Larisa R.G. DeSantis is an Assistant Professor in the Department of Earth and Environmental Sciences at Vanderbilt University. She uses modern, historic, and fossil records to inform ecologists and conservation biologists about plant and animal responses to climate change. Using a variety of tools and techniques, she can improve our understanding of past climates and the dietary behavior of ancient herbivores and carnivores by analyzing mammal teeth (their shape, chemistry, and the microscopic textures resulting from food consumption). Currently, she studies most mammals, big and small, from the southeastern US to South America, Australia, and beyond. She received her B.S. at Berkeley, an M.E.M. from Yale, and her Ph.D. from the University of Florida.

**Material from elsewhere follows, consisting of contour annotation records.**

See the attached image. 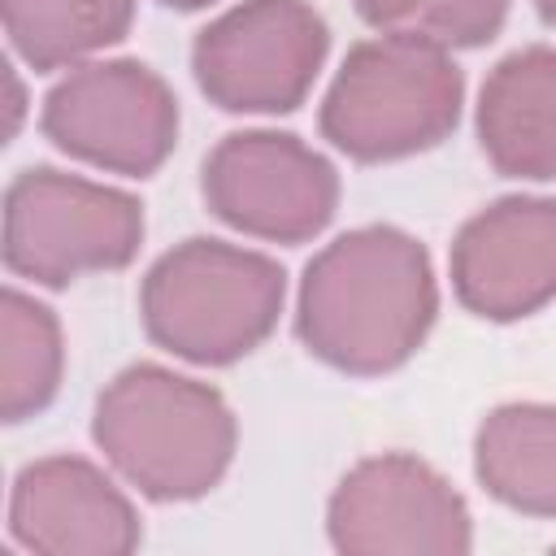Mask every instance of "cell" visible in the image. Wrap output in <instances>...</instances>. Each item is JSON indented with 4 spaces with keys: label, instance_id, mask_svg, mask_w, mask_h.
<instances>
[{
    "label": "cell",
    "instance_id": "1",
    "mask_svg": "<svg viewBox=\"0 0 556 556\" xmlns=\"http://www.w3.org/2000/svg\"><path fill=\"white\" fill-rule=\"evenodd\" d=\"M439 317L426 243L400 226H356L330 239L300 278L295 334L321 365L378 378L417 356Z\"/></svg>",
    "mask_w": 556,
    "mask_h": 556
},
{
    "label": "cell",
    "instance_id": "13",
    "mask_svg": "<svg viewBox=\"0 0 556 556\" xmlns=\"http://www.w3.org/2000/svg\"><path fill=\"white\" fill-rule=\"evenodd\" d=\"M473 473L513 513L556 517V404H500L473 434Z\"/></svg>",
    "mask_w": 556,
    "mask_h": 556
},
{
    "label": "cell",
    "instance_id": "17",
    "mask_svg": "<svg viewBox=\"0 0 556 556\" xmlns=\"http://www.w3.org/2000/svg\"><path fill=\"white\" fill-rule=\"evenodd\" d=\"M156 4L178 9V13H191V9H204V4H213V0H156Z\"/></svg>",
    "mask_w": 556,
    "mask_h": 556
},
{
    "label": "cell",
    "instance_id": "14",
    "mask_svg": "<svg viewBox=\"0 0 556 556\" xmlns=\"http://www.w3.org/2000/svg\"><path fill=\"white\" fill-rule=\"evenodd\" d=\"M13 52L39 70H74L87 56L122 43L135 22V0H0Z\"/></svg>",
    "mask_w": 556,
    "mask_h": 556
},
{
    "label": "cell",
    "instance_id": "9",
    "mask_svg": "<svg viewBox=\"0 0 556 556\" xmlns=\"http://www.w3.org/2000/svg\"><path fill=\"white\" fill-rule=\"evenodd\" d=\"M217 222L269 243H308L339 208L334 165L287 130H230L200 165Z\"/></svg>",
    "mask_w": 556,
    "mask_h": 556
},
{
    "label": "cell",
    "instance_id": "18",
    "mask_svg": "<svg viewBox=\"0 0 556 556\" xmlns=\"http://www.w3.org/2000/svg\"><path fill=\"white\" fill-rule=\"evenodd\" d=\"M534 9H539V17H543L547 26H556V0H534Z\"/></svg>",
    "mask_w": 556,
    "mask_h": 556
},
{
    "label": "cell",
    "instance_id": "10",
    "mask_svg": "<svg viewBox=\"0 0 556 556\" xmlns=\"http://www.w3.org/2000/svg\"><path fill=\"white\" fill-rule=\"evenodd\" d=\"M452 291L482 321H521L556 300V195H500L452 239Z\"/></svg>",
    "mask_w": 556,
    "mask_h": 556
},
{
    "label": "cell",
    "instance_id": "16",
    "mask_svg": "<svg viewBox=\"0 0 556 556\" xmlns=\"http://www.w3.org/2000/svg\"><path fill=\"white\" fill-rule=\"evenodd\" d=\"M356 13L382 35H413L452 52L491 43L508 17V0H356Z\"/></svg>",
    "mask_w": 556,
    "mask_h": 556
},
{
    "label": "cell",
    "instance_id": "8",
    "mask_svg": "<svg viewBox=\"0 0 556 556\" xmlns=\"http://www.w3.org/2000/svg\"><path fill=\"white\" fill-rule=\"evenodd\" d=\"M330 547L343 556H465L473 517L465 495L421 456L356 460L326 504Z\"/></svg>",
    "mask_w": 556,
    "mask_h": 556
},
{
    "label": "cell",
    "instance_id": "2",
    "mask_svg": "<svg viewBox=\"0 0 556 556\" xmlns=\"http://www.w3.org/2000/svg\"><path fill=\"white\" fill-rule=\"evenodd\" d=\"M91 439L139 495L182 504L226 478L239 426L217 387L139 361L96 395Z\"/></svg>",
    "mask_w": 556,
    "mask_h": 556
},
{
    "label": "cell",
    "instance_id": "6",
    "mask_svg": "<svg viewBox=\"0 0 556 556\" xmlns=\"http://www.w3.org/2000/svg\"><path fill=\"white\" fill-rule=\"evenodd\" d=\"M330 52V26L308 0H239L191 43V74L226 113H291Z\"/></svg>",
    "mask_w": 556,
    "mask_h": 556
},
{
    "label": "cell",
    "instance_id": "3",
    "mask_svg": "<svg viewBox=\"0 0 556 556\" xmlns=\"http://www.w3.org/2000/svg\"><path fill=\"white\" fill-rule=\"evenodd\" d=\"M287 274L274 256L191 235L161 252L139 287V317L156 348L191 365H235L282 313Z\"/></svg>",
    "mask_w": 556,
    "mask_h": 556
},
{
    "label": "cell",
    "instance_id": "4",
    "mask_svg": "<svg viewBox=\"0 0 556 556\" xmlns=\"http://www.w3.org/2000/svg\"><path fill=\"white\" fill-rule=\"evenodd\" d=\"M460 104L465 74L447 48L378 35L343 56L317 122L330 148L361 165H382L439 148L456 130Z\"/></svg>",
    "mask_w": 556,
    "mask_h": 556
},
{
    "label": "cell",
    "instance_id": "11",
    "mask_svg": "<svg viewBox=\"0 0 556 556\" xmlns=\"http://www.w3.org/2000/svg\"><path fill=\"white\" fill-rule=\"evenodd\" d=\"M9 530L35 556H126L143 526L126 491L83 456H43L13 478Z\"/></svg>",
    "mask_w": 556,
    "mask_h": 556
},
{
    "label": "cell",
    "instance_id": "5",
    "mask_svg": "<svg viewBox=\"0 0 556 556\" xmlns=\"http://www.w3.org/2000/svg\"><path fill=\"white\" fill-rule=\"evenodd\" d=\"M143 243V204L130 191L30 165L4 191L0 252L9 274L70 287L83 274L126 269Z\"/></svg>",
    "mask_w": 556,
    "mask_h": 556
},
{
    "label": "cell",
    "instance_id": "7",
    "mask_svg": "<svg viewBox=\"0 0 556 556\" xmlns=\"http://www.w3.org/2000/svg\"><path fill=\"white\" fill-rule=\"evenodd\" d=\"M39 126L74 161L148 178L178 143V100L143 61H83L52 83Z\"/></svg>",
    "mask_w": 556,
    "mask_h": 556
},
{
    "label": "cell",
    "instance_id": "15",
    "mask_svg": "<svg viewBox=\"0 0 556 556\" xmlns=\"http://www.w3.org/2000/svg\"><path fill=\"white\" fill-rule=\"evenodd\" d=\"M65 374L61 321L35 295L4 287L0 291V417L9 426L43 413Z\"/></svg>",
    "mask_w": 556,
    "mask_h": 556
},
{
    "label": "cell",
    "instance_id": "12",
    "mask_svg": "<svg viewBox=\"0 0 556 556\" xmlns=\"http://www.w3.org/2000/svg\"><path fill=\"white\" fill-rule=\"evenodd\" d=\"M473 130L482 156L504 178H556V48L530 43L495 61L482 78Z\"/></svg>",
    "mask_w": 556,
    "mask_h": 556
}]
</instances>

Inez Fung is a Professor of Atmospheric Science in the Departments of Earth & Planetary Science and Environmental Science, Policy & Management at UC Berkeley. She has been studying climate change and the carbon cycle for the last 30 years and is the US lead of the 2014 report "Climate Change: Evidence and Causes" published jointly by the Royal Society and the National Academy of Sciences. She is the principal architect of large-scale mathematical modeling approaches and numerical models to represent the geographic and temporal variations of sources and sinks of CO2 around the globe. Inez received her S.B. in Applied Mathematics and her Sc.D. in Meteorology from MIT and she is a subject in a biography series for middle-school readers "Women's Adventure in Science" launched by the National Academy of Sciences.

Charles Marshall is Director of the UC Museum of Paleontology and Professor in the Department of Integrative Biology at UC Berkeley. A researcher with broad interests, he integrates both paleontological and molecular phylogenetic data to look at speciation and extinction rates at different times in the past. A confessed math-lover, Charles also develops quantitative methods to compensate for the incompleteness of the fossil record and his work examines the rapidity and timing of mass extinctions. His current research examines the synergy of tectonic processes, climate change, and changes in diversity on geologic timescales. Charles earned his undergraduate degree at the Australian National University and his Masters and Ph.D. at the University of Chicago.